Pasaron un mal trago cuando los reactores chinos rugieron en el aire sobrevolándolos, invisibles tras la bruma; sin embargo, los cazas siguieron su camino. El equipo de Bornmann cortó la alambrada y entró a toda velocidad en el complejo. Ruth apenas podía verles al otro lado de la autopista. El almacén tenía unas inmensas persianas, pero las dejaron cerradas y entraron por una puerta de acceso normal.

—Tenemos las alas —dijo Bornmann a través de la radio de su traje. Deborah transmitió su mensaje al resto de vehículos, pero Ruth ya se lo había comunicado al grupo, lo que había provocado un pequeño entusiasmo dentro de su Humvee.

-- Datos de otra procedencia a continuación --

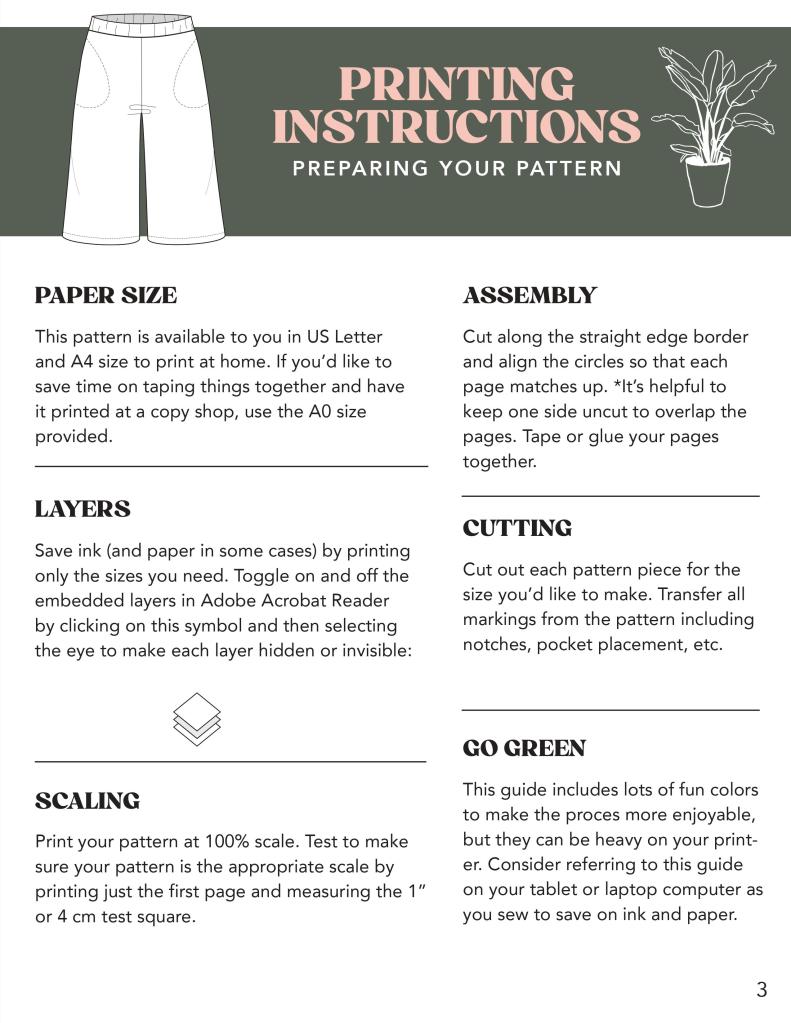 PRINTING INSTRUCTIONS
PREPARING YOUR PATTERN

PAPER SIZE

This pattern is available to you in US Letter and A4 size to print at home. If you'd like to save time on taping things together and have it printed at a copy shop, use the A0 size provided.

LAYERS

Save ink (and paper in some cases) by printing only the sizes you need. Toggle on and off the embedded layers in Adobe Acrobat Reader by clicking on this symbol and then selecting the eye to make each layer hidden or invisible:

SCALING

Print your pattern at 100% scale. Test to make sure your pattern is the appropriate scale by printing just the first page and measuring the 1" or 4 cm test square.

ASSEMBLY

Cut along the straight edge border and align the circles so that each page matches up. *It's helpful to keep one side uncut to overlap the pages. Tape or glue your pages together.

CUTTING

Cut out each pattern piece for the size you'd like to make. Transfer all markings from the pattern including notches, pocket placement, etc.

GO GREEN

This guide includes lots of fun colors to make the proces more enjoyable, but they can be heavy on your printer. Consider referring to this guide on your tablet or laptop computer as you sew to save on ink and paper.

3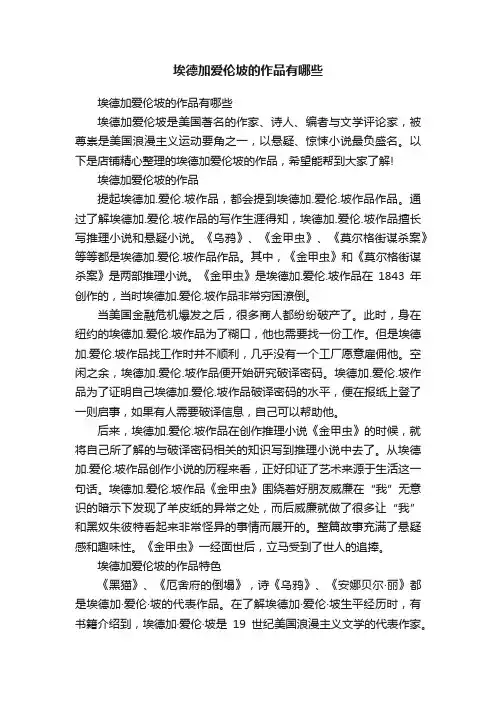 埃德加爱伦坡的作品有哪些

埃德加爱伦坡的作品有哪些

埃德加爱伦坡是美国著名的作家、诗人、编者与文学评论家，被尊崇是美国浪漫主义运动要角之一，以悬疑、惊悚小说最负盛名。以下是店铺精心整理的埃德加爱伦坡的作品，希望能帮到大家了解!

埃德加爱伦坡的作品

提起埃德加.爱伦.坡作品，都会提到埃德加.爱伦.坡作品作品。通过了解埃德加.爱伦.坡作品的写作生涯得知，埃德加.爱伦.坡作品擅长写推理小说和悬疑小说。《乌鸦》、《金甲虫》、《莫尔格街谋杀案》等等都是埃德加.爱伦.坡作品作品。其中，《金甲虫》和《莫尔格街谋杀案》是两部推理小说。《金甲虫》是埃德加.爱伦.坡作品在 1843 年创作的，当时埃德加.爱伦.坡作品非常穷困潦倒。

当美国金融危机爆发之后，很多商人都纷纷破产了。此时，身在纽约的埃德加.爱伦.坡作品为了糊口，他也需要找一份工作。但是埃德加.爱伦.坡作品找工作时并不顺利，几乎没有一个工厂愿意雇佣他。空闲之余，埃德加.爱伦.坡作品便开始研究破译密码。埃德加.爱伦.坡作品为了证明自己埃德加.爱伦.坡作品破译密码的水平，便在报纸上登了一则启事，如果有人需要破译信息，自己可以帮助他。

后来，埃德加.爱伦.坡作品在创作推理小说《金甲虫》的时候，就将自己所了解的与破译密码相关的知识写到推理小说中去了。从埃德加.爱伦.坡作品创作小说的历程来看，正好印证了艺术来源于生活这一句话。埃德加.爱伦.坡作品《金甲虫》围绕着好朋友威廉在“我”无意识的暗示下发现了羊皮纸的异常之处，而后威廉就做了很多让“我”和黑奴朱彼特看起来非常怪异的事情而展开的。整篇故事充满了悬疑感和趣味性。《金甲虫》一经面世后，立马受到了世人的追捧。

埃德加爱伦坡的作品特色

《黑猫》、《厄舍府的倒塌》，诗《乌鸦》、《安娜贝尔·丽》都是埃德加·爱伦·坡的代表作品。在了解埃德加·爱伦·坡生平经历时，有书籍介绍到，埃德加·爱伦·坡是 19 世纪美国浪漫主义文学的代表作家。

Entonces empezó el verdadero trabajo. El equipo de Bornmann tenía que asumir que el interior del almacén estaba también invadido por la plaga, aunque no había signos de caos. Antes de dejar que Bornmann entrase para iniciar los preparativos previos al vuelo, descontaminaron una buena parte del fuselaje. También le dieron la vuelta a la manta en el aire lo mejor que pudieron. Mientras tanto, Walls le pidió a Ruth que se encargase ella de transmitir la información al resto de vehículos a través de la radio. Ella aceptó, a pesar de que aquello significaba que Deborah sería enviada al depósito con su amiga, Emma Kincaid. Necesitaban ayuda extra.